Material provided »
::::::::::

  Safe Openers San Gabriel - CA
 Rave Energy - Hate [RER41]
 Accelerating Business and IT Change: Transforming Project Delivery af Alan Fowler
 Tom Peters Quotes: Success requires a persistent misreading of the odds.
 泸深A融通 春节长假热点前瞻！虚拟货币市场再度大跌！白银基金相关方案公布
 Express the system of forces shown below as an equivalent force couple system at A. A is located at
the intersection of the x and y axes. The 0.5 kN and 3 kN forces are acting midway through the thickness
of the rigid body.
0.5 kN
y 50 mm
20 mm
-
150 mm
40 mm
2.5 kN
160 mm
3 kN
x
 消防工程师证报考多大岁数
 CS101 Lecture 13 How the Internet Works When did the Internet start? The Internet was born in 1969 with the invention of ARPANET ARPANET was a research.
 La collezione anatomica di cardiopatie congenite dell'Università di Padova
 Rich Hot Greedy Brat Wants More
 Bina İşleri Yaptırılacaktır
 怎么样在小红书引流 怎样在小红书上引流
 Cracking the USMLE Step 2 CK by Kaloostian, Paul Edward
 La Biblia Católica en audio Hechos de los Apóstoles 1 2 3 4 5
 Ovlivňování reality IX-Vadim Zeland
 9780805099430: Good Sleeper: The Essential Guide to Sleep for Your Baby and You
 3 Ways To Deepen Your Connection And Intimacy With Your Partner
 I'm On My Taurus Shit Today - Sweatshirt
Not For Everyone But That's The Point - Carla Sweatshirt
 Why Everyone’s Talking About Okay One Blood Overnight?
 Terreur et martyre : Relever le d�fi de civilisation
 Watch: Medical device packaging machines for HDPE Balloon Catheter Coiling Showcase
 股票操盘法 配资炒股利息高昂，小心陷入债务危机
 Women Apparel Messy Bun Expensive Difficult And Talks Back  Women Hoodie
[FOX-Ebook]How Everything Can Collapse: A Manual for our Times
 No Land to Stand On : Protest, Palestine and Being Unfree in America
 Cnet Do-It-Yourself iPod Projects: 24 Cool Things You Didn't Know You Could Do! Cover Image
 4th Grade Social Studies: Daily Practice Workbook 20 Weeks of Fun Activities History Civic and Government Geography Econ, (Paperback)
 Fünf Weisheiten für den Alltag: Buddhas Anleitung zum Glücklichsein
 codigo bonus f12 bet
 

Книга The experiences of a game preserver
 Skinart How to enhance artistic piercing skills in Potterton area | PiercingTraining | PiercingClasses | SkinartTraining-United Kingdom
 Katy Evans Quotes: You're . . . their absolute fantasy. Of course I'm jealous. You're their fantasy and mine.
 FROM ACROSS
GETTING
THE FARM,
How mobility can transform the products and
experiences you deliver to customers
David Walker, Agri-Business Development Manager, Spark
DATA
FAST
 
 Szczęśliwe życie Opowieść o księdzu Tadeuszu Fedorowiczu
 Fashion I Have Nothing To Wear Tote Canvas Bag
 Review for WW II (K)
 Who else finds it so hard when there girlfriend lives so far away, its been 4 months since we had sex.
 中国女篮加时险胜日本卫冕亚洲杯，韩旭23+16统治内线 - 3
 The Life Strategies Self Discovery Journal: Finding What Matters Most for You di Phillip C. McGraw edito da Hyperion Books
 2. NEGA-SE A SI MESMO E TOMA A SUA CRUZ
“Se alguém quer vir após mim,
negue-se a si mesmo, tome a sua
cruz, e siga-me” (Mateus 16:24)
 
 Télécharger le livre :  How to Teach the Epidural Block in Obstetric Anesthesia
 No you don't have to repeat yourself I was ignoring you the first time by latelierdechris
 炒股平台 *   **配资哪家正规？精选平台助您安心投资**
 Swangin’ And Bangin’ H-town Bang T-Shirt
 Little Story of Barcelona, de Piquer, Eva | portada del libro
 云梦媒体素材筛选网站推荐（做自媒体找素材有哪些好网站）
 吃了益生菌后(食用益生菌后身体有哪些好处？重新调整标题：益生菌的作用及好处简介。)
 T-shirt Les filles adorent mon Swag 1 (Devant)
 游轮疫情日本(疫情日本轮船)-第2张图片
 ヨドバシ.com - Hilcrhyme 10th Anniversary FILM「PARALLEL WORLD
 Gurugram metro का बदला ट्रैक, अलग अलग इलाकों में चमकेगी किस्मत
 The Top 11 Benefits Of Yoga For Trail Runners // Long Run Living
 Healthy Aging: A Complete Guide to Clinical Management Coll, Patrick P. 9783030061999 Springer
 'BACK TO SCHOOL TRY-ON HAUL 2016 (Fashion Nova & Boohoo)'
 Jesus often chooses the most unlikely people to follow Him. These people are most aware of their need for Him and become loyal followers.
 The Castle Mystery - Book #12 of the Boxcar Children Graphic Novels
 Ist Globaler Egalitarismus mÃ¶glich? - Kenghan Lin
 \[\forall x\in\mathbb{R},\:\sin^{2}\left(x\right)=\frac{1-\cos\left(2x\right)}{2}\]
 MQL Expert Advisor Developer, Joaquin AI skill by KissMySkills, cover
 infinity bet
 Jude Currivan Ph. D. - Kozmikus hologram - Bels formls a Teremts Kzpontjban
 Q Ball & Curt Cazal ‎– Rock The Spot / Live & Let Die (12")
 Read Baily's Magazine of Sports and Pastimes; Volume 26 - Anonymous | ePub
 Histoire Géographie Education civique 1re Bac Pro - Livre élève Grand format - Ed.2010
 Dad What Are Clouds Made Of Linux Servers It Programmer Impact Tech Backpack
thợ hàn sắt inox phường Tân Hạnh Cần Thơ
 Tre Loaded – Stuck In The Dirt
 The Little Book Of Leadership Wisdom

::::::::::

Work to complete »
The string "Fashion" may appear in lines of the listing above; tally those lines and give the number only.

Response area »
2